Now instruction I3 executes:

counter = eax → 91

Final result

Instead of two increments:

90 → 91 → 92

we get:

90 → 91

The increment was lost.

5. Race Condition

This scenario is known as a Race Condition.

A race condition occurs when:

  • Multiple threads access shared data
  • At least one thread modifies the data
  • Execution order affects the final result

Because thread scheduling is unpredictable, the program produces non-deterministic results.

6. Critical Section

The problematic part of the code is:

counter++;

This is called a Critical Section.

A critical section is a piece of code that:

  • Accesses shared resources
  • Must not be executed by multiple threads simultaneously

7. Mutual Exclusion

To fix the problem, we must enforce Mutual Exclusion.
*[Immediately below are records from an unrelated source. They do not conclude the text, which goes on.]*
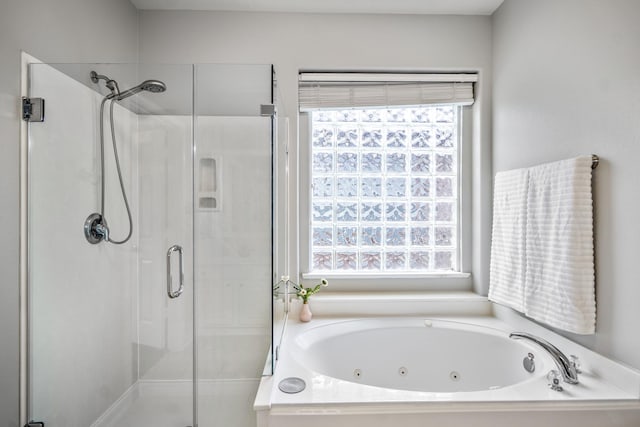 7214 Emerald Run Ln, Spring, TX 77379 - full bathroom with a shower stall and a whirlpool tub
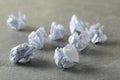 Paper balls on grey table Royalty Free Stock Photo
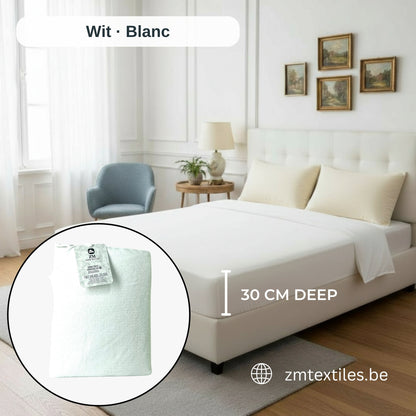 Bett mit weißem Matratzentopper und Kissen in einem Schlafzimmer, mit den Flanell-Spannbettlaken von ZM Textiles Belgium.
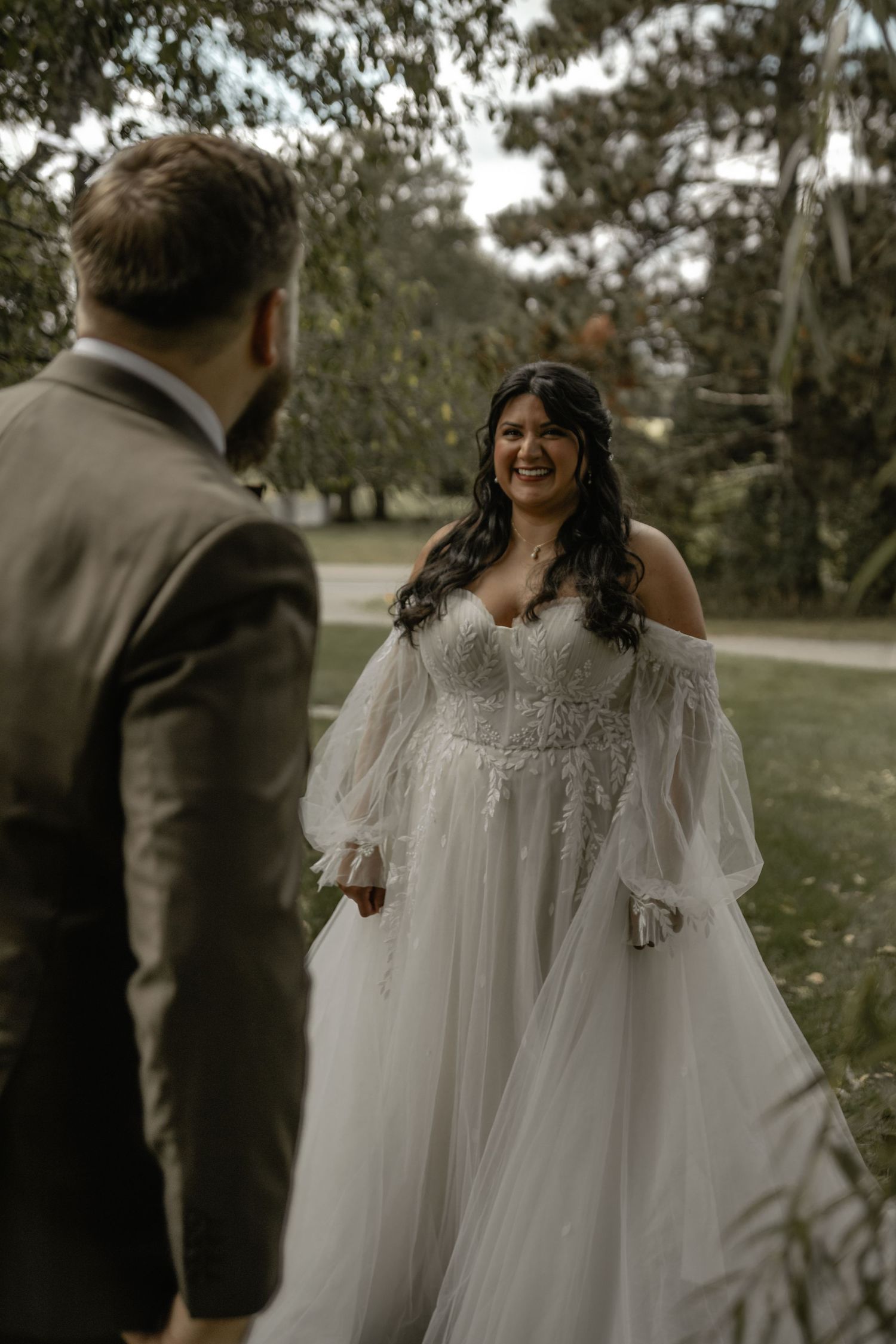 A joyful couple shares a candid moment during their outdoor wedding photoshoot in a natural setting.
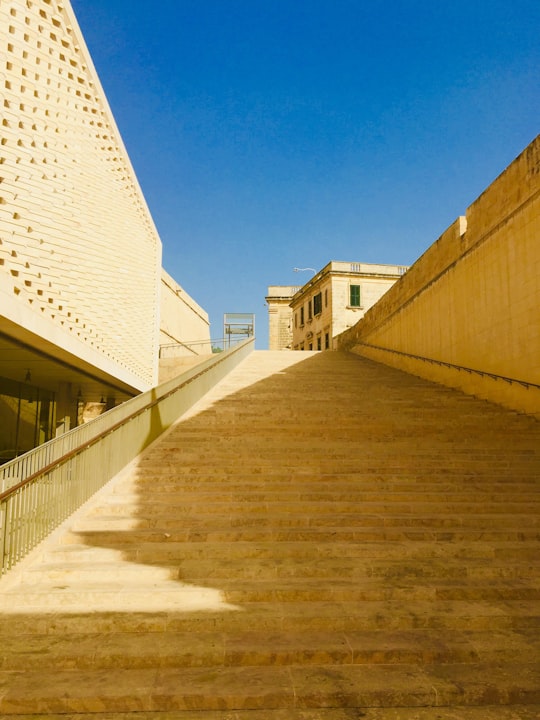 brown concrete building under blue sky during daytime in Valletta City Gate Malta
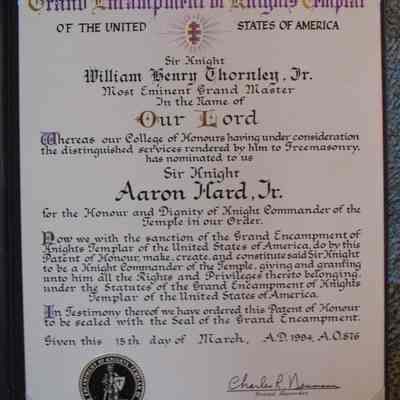 Certificate: Grand Encampment document establishing Aaron Hard, Jr. Knight COmmander of the Temple. The document is in an 11 3/8" x 9" purple hard cover. Print in gold on the cover "Grand Encampment of Knights Templar U.S.A."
Mutual exclusion ensures that:

Only one thread can execute the critical section at a time

This is typically implemented using:

  • Mutex locks
  • Spinlocks
  • Atomic operations
  • Semaphores

8. Why the Output Is Non-Deterministic

Thread scheduling depends on:

  • CPU scheduling decisions
  • Interrupts
  • OS timing
  • Hardware concurrency

Therefore the interleaving of instructions changes every run. This leads to different final values of counter.